## start Records to use
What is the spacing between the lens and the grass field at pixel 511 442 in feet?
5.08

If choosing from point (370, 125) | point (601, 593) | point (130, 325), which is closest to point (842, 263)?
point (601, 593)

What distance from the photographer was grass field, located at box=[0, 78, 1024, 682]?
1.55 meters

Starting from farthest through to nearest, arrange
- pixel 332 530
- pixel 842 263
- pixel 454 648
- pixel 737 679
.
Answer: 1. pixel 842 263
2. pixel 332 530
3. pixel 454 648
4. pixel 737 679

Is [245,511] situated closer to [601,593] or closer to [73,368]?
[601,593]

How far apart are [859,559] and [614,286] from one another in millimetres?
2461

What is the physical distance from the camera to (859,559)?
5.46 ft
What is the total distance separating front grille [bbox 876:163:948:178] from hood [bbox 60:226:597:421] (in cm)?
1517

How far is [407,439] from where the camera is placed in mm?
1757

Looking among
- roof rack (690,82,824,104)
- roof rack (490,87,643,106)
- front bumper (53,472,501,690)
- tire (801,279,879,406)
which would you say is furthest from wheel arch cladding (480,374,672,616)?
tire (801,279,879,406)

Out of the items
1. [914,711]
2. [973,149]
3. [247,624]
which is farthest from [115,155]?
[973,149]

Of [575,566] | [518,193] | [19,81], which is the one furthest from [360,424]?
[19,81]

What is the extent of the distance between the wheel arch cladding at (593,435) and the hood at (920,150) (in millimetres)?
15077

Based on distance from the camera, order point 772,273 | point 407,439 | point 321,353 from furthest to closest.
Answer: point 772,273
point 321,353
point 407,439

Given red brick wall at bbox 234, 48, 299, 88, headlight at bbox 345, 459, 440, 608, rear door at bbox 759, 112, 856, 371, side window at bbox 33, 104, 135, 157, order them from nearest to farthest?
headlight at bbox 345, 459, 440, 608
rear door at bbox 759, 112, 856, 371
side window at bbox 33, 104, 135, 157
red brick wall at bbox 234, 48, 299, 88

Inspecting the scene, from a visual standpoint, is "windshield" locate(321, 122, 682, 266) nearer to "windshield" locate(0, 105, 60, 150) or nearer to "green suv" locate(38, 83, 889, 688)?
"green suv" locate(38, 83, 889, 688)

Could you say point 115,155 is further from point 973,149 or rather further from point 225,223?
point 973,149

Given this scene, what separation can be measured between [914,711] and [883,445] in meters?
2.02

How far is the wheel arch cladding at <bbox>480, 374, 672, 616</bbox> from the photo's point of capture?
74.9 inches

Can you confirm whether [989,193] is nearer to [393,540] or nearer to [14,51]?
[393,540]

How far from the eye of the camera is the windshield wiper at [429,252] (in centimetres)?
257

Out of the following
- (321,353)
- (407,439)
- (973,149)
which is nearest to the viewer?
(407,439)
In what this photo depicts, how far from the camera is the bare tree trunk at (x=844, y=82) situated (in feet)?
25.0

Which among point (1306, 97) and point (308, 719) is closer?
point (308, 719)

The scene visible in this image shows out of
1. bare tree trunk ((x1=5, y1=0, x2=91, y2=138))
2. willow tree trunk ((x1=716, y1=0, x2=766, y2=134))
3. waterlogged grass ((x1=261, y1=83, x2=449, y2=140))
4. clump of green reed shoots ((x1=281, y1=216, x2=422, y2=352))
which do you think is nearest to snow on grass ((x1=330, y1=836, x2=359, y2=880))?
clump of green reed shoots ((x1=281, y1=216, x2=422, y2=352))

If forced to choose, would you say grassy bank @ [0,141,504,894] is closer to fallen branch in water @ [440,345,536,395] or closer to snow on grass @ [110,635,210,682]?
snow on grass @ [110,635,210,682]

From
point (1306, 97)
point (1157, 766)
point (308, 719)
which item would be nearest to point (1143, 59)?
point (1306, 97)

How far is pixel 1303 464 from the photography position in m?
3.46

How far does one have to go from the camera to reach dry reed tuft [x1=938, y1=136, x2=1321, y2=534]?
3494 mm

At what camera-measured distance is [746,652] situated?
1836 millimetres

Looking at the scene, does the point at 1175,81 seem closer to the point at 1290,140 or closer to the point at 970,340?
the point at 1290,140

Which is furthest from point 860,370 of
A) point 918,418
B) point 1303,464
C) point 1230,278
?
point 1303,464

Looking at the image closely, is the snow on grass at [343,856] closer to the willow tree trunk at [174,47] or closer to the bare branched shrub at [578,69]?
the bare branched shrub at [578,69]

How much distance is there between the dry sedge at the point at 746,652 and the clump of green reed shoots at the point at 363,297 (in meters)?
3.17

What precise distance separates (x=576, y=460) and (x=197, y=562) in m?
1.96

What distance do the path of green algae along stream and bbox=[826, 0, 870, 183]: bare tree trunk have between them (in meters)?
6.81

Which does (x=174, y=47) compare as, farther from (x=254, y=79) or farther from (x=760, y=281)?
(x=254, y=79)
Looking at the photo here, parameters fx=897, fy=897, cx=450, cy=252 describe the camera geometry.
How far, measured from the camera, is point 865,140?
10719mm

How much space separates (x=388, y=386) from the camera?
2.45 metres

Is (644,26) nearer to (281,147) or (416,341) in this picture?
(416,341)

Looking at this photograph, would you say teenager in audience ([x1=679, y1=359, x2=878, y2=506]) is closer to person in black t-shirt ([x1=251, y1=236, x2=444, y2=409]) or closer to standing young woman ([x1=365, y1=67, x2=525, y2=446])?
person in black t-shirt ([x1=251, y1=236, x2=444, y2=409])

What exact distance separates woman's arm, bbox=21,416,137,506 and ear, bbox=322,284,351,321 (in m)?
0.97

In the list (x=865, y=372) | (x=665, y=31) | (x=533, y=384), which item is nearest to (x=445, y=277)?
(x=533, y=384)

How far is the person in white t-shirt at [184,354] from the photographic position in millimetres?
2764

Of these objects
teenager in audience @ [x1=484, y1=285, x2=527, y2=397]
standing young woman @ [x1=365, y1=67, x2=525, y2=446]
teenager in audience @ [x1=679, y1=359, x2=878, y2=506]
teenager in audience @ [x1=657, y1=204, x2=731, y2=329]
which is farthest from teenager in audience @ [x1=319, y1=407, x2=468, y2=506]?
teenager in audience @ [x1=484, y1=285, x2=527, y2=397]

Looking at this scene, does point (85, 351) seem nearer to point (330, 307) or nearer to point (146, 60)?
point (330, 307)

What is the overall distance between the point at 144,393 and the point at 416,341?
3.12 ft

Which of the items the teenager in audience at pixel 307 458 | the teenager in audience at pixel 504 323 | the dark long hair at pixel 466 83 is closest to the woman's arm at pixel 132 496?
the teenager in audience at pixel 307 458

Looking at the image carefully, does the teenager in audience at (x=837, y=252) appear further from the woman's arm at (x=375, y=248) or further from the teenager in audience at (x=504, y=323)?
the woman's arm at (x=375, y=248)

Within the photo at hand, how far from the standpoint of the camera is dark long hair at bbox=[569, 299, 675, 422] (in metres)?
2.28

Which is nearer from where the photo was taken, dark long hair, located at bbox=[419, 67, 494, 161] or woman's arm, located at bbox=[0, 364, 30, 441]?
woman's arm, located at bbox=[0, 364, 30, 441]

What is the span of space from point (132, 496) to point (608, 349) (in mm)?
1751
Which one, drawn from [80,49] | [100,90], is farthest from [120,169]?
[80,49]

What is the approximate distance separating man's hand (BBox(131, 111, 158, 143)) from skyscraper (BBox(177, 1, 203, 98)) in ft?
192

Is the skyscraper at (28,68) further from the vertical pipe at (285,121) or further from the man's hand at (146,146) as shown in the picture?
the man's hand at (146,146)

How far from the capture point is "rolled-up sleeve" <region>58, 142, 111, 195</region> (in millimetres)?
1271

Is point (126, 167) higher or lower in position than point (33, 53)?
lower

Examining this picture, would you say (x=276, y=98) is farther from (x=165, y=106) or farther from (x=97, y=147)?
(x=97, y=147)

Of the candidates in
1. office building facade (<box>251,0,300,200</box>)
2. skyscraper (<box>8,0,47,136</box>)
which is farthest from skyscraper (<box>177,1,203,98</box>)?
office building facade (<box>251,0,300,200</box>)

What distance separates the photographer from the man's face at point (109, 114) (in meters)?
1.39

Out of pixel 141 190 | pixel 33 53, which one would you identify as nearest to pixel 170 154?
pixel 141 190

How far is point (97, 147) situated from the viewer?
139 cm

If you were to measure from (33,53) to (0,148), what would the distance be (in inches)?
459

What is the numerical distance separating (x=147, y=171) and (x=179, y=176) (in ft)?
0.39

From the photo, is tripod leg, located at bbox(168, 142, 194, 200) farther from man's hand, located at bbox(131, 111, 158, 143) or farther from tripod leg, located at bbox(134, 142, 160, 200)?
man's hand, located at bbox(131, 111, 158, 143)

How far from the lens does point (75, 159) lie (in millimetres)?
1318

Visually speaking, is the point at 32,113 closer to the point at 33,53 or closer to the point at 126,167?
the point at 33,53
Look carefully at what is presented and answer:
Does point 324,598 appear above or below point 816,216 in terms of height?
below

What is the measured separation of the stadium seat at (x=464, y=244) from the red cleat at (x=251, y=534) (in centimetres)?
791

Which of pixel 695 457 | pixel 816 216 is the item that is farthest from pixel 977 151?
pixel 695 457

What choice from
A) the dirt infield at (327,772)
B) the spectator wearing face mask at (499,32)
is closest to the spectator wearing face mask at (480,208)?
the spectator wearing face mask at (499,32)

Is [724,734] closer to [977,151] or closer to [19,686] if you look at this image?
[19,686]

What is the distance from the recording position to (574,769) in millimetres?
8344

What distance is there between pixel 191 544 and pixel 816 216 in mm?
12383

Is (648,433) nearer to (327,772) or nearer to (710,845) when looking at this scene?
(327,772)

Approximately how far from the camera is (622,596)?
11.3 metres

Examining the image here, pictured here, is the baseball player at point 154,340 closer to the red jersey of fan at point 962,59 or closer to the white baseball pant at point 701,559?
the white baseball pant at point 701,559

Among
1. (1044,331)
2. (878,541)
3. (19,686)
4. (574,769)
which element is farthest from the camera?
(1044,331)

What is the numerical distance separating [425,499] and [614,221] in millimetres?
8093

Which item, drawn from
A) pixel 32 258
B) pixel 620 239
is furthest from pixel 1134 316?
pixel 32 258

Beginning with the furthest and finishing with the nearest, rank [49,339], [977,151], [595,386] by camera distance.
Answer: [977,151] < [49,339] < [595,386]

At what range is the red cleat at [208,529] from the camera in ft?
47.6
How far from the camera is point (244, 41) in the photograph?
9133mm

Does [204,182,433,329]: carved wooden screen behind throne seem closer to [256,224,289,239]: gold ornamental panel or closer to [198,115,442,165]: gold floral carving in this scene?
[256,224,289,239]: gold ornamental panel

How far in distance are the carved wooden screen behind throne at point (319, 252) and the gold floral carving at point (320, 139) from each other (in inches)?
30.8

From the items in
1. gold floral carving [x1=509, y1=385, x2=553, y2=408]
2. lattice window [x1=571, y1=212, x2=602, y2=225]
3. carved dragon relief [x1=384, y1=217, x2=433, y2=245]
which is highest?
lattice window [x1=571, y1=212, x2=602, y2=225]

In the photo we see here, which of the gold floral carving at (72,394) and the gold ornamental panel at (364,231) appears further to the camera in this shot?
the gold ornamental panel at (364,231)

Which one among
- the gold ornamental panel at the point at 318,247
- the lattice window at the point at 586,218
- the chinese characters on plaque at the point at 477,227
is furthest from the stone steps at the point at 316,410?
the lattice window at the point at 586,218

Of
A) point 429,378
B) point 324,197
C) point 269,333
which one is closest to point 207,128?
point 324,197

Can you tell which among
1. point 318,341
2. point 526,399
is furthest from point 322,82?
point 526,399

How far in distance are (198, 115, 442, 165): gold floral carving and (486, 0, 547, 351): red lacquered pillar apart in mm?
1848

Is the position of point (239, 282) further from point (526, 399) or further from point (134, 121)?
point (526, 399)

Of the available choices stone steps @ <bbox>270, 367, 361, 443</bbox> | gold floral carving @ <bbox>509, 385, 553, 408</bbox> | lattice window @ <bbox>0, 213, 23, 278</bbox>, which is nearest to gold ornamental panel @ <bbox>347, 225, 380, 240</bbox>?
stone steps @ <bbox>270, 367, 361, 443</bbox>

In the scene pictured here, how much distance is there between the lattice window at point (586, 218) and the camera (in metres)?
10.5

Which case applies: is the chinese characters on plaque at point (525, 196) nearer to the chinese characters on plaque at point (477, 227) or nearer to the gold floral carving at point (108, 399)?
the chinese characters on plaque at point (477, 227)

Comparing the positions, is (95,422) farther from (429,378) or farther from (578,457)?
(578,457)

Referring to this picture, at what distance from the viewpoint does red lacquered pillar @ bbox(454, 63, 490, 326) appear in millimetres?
## end Records to use
## Your instructions
Reproduce the items from the line containing "Can you tell which among" through the end of the items, substituting "lattice screen" for every occurrence of "lattice window" and leaving all other text unchanged.

## Correct result
Can you tell which among
1. point 318,341
2. point 526,399
is furthest from point 322,82?
point 526,399

How far in distance are (198, 115, 442, 165): gold floral carving and (486, 0, 547, 351): red lacquered pillar apart in mm?
1848

Is the position of point (239, 282) further from point (526, 399) or further from point (134, 121)?
point (526, 399)

Of the available choices stone steps @ <bbox>270, 367, 361, 443</bbox> | gold floral carving @ <bbox>509, 385, 553, 408</bbox> | lattice screen @ <bbox>0, 213, 23, 278</bbox>, which is nearest to gold ornamental panel @ <bbox>347, 225, 380, 240</bbox>?
stone steps @ <bbox>270, 367, 361, 443</bbox>

In the scene pictured here, how much distance is there between the lattice screen at point (586, 218) and the camera (in metres)?
10.5

Which case applies: is the chinese characters on plaque at point (525, 196) nearer to the chinese characters on plaque at point (477, 227) or nearer to the gold floral carving at point (108, 399)?
the chinese characters on plaque at point (477, 227)

Comparing the positions, is (95,422) farther from (429,378) or farther from (578,457)?
(578,457)

Referring to this picture, at what distance from the viewpoint does red lacquered pillar @ bbox(454, 63, 490, 326) appear in millimetres?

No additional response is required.